REQUIRED ACTIONS:
1. According to the call-center text below, what components make up current call centers?
2. Answer these questions about the call-center text below:
(a) What kind of connection often links the switch and the agent station?
(b) What other name is given for dual tone multi-frequency (DTMF) signaling?
(c) When the router delivers a call to the predetermined number to the server, what does it identify the call as?

BACKGROUND OF THE INVENTION Current call centers generally comprise some form of switching system (usually a private branch exchange or PBX), a server and a plurality of agent stations. The server is either a part of the switching system or a separate processor, such as a personal computer, with interface cards to support analog or digital connections to the switching system. In these systems, a call is received at the PBX and delivered to the server. The server screens the call and delivers the call to an appropriate idle agent position.

Current agent positions are tightly coupled to the switching system supporting them.

In many cases, there is a nailed up (permanent) connection between the switch and the agent station. In other call centers, a personal computer (desktop) application combined with some form of telephone (usually a headset) is connected to the switch system via digital lines.

All of these agent positions have a dedicated signaling channel to communicate with the server and the switch. When an agent position changes state (log on, log off, temporarily unavailable, etc.), the server must be notified so that it can route calls appropriately. Such notification requires the signaling link or channel between the agent position and the server so that the two can communicate. Most signaling channels are proprietary links requiring special equipment and software. Thus, any changes in functionality of the call center or agent positions requires changes in the switching system, server and/or the agent position. Further, adding new agent stations requires expensive, special purpose equipment.

SUMMARY OF THE INVENTION According to one aspect of this invention, any telephone that can generate dual tone multi-frequency (DTMF) signaling (also called touch-tone) may be used as an agent station.

In a call center that supports DTMF signaling from an agent station, a server is connected to

a switching system by a plurality of lines. The switching system includes a router, which, in response to a call to a predetermined telephone number, delivers the call to the server on a selected one of the plurality of lines and identifies the call as an agent position call. The server includes a DTMF detector that is connectable to the line to receive DTMF signaling from the agent position and a processor that is adapted to change the state of the agent position from its current state to a second state responsive to the DTMF signaling. Advantageously, the agent is presented with a menu of state selections depending on the agent's current state. In this manner, an agent can log on, log off and perform other tasks which in the past has required special signaling between the agent station and the switch.

PROVIDED DATA:

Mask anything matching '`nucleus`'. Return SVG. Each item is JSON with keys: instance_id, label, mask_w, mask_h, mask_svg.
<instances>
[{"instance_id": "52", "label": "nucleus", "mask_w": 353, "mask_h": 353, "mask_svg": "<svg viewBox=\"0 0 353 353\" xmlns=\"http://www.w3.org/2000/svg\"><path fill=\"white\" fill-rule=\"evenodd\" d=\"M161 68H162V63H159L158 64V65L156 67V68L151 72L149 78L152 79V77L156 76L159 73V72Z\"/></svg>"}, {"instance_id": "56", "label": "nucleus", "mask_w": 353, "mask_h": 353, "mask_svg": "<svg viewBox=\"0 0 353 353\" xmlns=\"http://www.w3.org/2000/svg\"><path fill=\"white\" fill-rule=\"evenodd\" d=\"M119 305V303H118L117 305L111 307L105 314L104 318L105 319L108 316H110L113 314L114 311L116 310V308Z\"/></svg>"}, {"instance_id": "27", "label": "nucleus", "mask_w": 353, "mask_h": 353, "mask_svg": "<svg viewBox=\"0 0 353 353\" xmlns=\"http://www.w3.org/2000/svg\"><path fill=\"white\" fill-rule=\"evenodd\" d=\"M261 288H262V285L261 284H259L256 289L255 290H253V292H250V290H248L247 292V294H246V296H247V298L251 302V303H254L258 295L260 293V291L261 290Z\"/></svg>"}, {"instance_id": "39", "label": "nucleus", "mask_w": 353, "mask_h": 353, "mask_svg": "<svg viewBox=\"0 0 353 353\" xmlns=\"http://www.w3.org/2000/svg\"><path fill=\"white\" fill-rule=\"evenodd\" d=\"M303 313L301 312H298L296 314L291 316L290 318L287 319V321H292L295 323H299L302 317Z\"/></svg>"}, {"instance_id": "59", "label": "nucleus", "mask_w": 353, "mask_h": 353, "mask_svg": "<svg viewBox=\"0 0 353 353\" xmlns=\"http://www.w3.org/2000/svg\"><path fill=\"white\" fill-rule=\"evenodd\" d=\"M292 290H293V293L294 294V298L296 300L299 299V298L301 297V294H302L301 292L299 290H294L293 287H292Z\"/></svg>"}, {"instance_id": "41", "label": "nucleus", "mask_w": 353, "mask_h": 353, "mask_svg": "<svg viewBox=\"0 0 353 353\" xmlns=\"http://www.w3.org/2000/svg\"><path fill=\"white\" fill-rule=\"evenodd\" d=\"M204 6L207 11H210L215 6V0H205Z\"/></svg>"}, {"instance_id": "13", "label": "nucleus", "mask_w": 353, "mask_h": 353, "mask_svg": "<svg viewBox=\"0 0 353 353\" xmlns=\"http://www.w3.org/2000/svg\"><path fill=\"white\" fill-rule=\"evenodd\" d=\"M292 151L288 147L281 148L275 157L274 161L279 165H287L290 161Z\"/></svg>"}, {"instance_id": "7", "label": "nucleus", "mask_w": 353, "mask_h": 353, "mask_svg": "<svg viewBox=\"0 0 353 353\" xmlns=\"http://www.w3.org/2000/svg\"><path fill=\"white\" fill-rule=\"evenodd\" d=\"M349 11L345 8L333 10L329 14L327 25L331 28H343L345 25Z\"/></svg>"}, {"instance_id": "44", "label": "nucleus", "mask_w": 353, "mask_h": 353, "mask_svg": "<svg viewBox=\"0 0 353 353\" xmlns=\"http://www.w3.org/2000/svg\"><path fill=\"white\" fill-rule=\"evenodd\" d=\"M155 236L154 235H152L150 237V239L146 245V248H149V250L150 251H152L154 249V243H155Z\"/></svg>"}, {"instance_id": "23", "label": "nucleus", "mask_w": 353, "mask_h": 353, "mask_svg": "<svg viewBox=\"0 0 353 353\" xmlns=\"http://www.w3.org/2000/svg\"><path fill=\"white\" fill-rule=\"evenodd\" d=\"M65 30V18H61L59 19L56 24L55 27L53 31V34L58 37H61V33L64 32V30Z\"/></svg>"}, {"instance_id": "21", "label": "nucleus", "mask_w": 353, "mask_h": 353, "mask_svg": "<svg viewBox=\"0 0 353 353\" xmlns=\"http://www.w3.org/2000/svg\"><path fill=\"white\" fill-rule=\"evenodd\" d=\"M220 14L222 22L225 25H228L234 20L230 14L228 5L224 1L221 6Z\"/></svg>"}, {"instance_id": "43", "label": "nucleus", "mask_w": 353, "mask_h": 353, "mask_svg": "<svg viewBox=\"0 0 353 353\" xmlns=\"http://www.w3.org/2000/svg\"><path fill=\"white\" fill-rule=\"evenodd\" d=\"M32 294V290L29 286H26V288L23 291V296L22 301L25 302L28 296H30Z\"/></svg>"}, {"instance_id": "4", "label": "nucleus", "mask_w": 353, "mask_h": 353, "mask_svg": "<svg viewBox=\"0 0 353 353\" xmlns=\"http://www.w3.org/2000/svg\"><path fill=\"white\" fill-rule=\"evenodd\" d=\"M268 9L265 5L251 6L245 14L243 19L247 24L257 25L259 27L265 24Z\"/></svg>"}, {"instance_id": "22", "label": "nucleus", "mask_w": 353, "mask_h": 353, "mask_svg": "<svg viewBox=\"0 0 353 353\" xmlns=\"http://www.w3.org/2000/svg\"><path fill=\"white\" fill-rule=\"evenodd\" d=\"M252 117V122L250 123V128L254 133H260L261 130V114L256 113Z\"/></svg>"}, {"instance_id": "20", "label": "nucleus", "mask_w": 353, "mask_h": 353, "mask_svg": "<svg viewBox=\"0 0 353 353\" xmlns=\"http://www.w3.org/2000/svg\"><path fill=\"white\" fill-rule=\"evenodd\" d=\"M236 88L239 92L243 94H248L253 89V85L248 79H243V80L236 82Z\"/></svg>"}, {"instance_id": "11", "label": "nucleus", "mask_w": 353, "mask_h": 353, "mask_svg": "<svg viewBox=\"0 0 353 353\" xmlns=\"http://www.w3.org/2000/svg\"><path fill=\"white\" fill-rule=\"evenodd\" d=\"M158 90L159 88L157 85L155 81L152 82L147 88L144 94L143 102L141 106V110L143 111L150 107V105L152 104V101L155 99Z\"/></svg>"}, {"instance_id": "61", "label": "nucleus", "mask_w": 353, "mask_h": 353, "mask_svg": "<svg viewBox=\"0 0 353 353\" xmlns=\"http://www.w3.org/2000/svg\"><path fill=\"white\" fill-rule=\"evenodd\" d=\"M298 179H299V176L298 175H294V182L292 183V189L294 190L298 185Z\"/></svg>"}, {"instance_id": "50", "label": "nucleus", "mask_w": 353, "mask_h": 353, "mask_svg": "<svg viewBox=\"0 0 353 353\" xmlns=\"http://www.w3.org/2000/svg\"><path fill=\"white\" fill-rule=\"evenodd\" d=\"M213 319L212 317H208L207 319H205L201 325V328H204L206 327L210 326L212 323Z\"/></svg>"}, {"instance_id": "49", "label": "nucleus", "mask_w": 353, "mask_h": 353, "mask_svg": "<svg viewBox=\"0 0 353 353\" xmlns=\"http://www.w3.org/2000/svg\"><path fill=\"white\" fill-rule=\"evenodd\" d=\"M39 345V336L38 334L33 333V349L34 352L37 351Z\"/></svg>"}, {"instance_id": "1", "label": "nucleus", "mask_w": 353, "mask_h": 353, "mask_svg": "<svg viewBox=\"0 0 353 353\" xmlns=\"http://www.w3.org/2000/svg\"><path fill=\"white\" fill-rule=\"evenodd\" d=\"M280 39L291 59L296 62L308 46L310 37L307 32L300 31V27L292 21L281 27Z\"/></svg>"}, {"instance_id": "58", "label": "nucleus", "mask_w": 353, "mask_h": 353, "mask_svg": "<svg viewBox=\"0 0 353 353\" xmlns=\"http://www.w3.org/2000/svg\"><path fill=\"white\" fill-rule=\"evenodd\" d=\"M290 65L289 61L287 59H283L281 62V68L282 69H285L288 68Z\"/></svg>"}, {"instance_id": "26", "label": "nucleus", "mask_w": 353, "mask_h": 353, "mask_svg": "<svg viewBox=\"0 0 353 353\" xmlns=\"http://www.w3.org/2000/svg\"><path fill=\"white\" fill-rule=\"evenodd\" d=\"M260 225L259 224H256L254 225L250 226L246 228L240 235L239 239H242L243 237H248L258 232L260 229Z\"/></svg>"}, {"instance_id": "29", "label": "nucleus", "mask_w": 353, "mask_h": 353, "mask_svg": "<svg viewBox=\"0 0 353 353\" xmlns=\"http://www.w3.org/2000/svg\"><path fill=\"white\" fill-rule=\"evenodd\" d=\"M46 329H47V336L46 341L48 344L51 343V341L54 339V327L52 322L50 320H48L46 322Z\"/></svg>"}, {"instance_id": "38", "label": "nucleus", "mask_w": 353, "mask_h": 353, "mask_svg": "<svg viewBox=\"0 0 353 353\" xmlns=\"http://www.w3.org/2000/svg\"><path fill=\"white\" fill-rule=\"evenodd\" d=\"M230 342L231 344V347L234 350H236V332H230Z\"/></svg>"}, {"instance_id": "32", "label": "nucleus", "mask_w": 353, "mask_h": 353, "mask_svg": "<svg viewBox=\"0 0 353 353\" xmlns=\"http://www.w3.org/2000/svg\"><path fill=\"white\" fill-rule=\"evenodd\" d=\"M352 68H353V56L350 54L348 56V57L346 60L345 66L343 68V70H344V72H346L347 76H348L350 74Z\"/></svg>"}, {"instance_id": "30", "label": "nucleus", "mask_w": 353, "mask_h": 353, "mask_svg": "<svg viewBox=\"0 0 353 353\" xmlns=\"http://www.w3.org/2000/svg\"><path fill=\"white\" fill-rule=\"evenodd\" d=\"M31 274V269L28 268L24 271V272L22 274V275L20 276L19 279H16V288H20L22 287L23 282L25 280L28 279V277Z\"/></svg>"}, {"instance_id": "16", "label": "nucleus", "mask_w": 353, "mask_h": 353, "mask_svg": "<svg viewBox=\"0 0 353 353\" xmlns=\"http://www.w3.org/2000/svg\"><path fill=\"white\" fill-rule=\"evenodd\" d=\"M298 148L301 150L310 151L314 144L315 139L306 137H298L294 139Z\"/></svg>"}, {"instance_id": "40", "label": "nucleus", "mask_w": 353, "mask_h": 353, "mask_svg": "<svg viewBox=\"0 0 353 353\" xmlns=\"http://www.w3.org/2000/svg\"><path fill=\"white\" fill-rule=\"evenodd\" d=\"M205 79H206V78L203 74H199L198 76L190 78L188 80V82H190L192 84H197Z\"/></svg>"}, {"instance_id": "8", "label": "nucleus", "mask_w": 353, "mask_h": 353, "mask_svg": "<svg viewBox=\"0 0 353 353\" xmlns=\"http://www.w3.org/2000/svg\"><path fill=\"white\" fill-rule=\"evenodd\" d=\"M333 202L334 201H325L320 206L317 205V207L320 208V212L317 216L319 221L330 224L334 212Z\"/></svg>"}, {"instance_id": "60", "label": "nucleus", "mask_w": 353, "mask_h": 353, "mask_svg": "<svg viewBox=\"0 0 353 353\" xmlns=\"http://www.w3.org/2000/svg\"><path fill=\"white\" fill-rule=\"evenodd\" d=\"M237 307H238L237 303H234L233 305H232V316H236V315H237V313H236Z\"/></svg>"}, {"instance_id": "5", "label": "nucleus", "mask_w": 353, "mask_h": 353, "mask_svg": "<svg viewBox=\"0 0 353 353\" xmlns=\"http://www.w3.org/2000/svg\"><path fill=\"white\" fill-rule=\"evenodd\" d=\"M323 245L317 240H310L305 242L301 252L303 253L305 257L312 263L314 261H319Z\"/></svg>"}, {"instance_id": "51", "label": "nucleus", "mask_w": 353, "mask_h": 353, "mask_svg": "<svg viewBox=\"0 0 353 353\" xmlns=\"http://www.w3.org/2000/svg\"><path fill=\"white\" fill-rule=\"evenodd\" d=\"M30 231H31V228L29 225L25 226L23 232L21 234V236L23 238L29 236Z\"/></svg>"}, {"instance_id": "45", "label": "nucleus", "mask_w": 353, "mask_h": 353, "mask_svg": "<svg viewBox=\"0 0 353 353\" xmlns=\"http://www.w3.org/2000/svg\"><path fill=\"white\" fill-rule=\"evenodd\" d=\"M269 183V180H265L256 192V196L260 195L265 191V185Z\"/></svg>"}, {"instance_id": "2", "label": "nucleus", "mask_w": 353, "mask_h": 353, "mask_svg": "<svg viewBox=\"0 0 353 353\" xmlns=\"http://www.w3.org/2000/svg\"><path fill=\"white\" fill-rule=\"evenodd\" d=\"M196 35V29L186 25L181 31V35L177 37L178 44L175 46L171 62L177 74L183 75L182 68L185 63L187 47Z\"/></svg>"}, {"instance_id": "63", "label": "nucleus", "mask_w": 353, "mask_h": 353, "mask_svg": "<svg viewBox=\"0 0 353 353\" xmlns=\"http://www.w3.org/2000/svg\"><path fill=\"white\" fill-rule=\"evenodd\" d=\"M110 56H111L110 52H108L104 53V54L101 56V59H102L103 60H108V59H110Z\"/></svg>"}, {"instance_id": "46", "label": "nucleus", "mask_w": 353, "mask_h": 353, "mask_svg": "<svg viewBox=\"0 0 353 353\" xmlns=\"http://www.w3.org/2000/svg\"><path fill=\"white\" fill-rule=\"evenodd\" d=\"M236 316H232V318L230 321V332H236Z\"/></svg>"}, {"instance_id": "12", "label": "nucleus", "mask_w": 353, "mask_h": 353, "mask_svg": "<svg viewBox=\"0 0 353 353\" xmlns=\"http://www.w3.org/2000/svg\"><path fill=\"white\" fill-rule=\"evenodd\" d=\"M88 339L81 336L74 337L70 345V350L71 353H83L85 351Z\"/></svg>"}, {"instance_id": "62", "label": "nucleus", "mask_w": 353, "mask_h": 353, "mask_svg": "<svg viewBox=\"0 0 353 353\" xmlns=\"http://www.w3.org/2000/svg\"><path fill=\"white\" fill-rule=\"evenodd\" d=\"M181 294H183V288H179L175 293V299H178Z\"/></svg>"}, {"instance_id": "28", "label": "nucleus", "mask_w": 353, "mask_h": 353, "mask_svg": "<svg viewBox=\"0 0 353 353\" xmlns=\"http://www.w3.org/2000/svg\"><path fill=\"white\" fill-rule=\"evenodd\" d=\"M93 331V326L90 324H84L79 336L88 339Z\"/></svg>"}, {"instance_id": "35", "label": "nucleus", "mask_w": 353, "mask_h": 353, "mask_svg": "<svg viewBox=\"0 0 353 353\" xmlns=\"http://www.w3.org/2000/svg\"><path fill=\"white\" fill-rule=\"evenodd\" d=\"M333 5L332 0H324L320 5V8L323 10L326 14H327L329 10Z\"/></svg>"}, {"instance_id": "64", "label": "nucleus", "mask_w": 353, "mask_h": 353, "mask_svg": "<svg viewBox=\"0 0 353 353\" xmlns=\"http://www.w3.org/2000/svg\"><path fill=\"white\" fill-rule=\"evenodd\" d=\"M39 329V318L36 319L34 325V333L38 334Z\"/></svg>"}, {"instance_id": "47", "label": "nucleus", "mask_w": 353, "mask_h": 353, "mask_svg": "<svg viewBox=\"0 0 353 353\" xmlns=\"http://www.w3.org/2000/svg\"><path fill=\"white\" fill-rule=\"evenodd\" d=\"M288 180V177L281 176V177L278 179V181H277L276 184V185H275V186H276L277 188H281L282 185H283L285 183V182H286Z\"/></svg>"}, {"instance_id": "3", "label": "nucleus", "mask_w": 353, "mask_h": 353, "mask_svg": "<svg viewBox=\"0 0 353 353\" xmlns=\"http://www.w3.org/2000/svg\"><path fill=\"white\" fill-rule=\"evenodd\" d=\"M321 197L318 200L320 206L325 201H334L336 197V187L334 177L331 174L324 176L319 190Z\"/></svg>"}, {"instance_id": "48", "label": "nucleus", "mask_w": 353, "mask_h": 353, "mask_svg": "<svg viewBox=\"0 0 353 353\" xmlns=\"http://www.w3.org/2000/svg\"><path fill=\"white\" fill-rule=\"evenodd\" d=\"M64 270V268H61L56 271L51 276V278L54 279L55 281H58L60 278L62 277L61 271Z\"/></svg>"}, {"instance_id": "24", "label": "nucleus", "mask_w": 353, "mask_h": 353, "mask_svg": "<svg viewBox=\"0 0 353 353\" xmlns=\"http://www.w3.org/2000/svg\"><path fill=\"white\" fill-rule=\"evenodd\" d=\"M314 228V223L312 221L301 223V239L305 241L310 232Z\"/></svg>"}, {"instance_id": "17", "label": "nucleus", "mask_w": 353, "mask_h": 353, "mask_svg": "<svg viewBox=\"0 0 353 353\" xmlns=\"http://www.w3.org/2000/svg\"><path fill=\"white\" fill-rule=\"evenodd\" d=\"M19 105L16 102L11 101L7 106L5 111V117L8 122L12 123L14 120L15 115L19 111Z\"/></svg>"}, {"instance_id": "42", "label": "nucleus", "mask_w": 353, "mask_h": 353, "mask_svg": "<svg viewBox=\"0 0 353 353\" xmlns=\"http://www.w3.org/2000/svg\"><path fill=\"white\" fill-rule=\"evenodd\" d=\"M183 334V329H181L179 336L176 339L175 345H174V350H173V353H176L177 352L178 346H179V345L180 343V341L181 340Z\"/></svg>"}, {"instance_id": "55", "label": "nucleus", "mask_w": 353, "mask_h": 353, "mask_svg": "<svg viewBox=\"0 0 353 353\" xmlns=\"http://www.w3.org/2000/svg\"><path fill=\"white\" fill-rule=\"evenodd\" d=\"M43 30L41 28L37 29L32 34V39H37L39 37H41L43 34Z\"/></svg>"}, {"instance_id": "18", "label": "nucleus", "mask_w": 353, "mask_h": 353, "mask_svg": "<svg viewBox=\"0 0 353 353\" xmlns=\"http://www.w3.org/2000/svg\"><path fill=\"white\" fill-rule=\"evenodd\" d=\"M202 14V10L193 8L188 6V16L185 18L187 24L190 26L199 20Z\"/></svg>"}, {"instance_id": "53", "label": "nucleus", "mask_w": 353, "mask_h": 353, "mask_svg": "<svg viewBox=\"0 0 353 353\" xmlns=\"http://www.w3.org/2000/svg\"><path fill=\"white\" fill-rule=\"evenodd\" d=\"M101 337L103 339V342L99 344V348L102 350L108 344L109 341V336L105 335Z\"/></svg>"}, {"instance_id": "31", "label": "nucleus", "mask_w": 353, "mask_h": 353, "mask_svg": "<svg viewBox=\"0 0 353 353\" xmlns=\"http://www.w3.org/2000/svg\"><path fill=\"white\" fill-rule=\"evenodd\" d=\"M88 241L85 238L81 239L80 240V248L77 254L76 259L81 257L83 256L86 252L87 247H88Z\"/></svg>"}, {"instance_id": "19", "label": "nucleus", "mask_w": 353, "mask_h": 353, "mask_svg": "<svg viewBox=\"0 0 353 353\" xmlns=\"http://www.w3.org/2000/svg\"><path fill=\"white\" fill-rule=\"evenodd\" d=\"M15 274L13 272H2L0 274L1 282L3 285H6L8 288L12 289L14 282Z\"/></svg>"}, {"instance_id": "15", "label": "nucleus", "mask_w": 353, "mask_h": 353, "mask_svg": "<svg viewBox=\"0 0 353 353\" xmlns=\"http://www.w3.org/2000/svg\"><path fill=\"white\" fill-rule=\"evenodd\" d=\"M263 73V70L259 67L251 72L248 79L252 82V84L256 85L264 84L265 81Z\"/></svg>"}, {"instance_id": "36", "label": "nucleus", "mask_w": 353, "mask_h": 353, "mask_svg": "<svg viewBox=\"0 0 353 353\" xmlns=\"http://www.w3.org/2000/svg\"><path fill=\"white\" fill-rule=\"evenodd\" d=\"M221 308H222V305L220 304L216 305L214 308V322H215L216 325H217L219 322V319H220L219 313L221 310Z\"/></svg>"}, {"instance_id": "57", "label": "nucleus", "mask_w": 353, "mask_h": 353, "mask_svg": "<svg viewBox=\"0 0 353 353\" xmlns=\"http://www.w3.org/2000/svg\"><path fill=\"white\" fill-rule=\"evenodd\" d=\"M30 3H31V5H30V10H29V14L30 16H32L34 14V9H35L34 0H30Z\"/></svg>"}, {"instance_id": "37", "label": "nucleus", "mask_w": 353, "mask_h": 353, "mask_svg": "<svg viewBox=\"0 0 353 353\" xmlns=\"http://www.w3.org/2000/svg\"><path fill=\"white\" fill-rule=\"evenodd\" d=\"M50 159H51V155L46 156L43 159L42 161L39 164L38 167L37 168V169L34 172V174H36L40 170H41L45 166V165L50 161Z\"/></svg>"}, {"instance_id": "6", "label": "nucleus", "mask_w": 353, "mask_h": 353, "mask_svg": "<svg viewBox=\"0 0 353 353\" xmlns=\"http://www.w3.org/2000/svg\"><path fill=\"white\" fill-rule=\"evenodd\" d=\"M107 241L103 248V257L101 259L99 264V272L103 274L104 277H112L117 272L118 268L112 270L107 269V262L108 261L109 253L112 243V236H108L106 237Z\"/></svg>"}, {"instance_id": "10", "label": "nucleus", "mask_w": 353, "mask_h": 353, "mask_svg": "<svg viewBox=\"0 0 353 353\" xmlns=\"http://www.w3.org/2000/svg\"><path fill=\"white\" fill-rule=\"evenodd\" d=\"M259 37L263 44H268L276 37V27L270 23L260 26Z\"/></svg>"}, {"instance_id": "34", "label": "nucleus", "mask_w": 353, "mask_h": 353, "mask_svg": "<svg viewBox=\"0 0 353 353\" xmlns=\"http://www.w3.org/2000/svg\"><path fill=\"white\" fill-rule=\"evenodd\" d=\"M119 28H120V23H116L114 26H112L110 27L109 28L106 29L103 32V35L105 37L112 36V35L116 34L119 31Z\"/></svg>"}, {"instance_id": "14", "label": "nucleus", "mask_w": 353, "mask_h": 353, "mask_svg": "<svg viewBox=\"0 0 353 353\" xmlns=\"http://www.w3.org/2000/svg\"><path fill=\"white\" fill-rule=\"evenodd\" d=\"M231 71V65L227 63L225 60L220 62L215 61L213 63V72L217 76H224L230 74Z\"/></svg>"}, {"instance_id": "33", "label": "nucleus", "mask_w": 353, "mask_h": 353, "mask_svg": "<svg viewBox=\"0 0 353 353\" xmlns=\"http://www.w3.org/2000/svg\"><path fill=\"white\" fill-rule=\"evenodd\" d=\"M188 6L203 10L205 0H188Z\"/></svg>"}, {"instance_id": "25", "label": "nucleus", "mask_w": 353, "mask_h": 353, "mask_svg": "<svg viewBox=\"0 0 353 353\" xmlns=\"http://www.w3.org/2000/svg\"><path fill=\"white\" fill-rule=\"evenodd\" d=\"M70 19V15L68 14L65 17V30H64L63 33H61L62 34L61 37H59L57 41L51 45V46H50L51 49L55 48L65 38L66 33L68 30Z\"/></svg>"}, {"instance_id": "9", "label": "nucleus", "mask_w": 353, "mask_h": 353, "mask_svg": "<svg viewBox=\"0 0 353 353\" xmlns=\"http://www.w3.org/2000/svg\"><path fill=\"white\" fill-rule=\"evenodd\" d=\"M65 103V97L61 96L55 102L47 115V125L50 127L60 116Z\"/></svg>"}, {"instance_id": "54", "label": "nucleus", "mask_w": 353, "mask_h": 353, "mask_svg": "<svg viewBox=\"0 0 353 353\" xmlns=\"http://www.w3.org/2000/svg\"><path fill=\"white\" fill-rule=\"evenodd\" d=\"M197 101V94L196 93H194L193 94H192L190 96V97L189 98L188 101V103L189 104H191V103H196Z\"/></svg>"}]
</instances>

EXERCISE RESPONSES:
1. A switching system (usually a private branch exchange, or PBX), a server, and a plurality of agent stations.

2.
(a) A nailed up (permanent) connection.
(b) Touch-tone.
(c) An agent position call.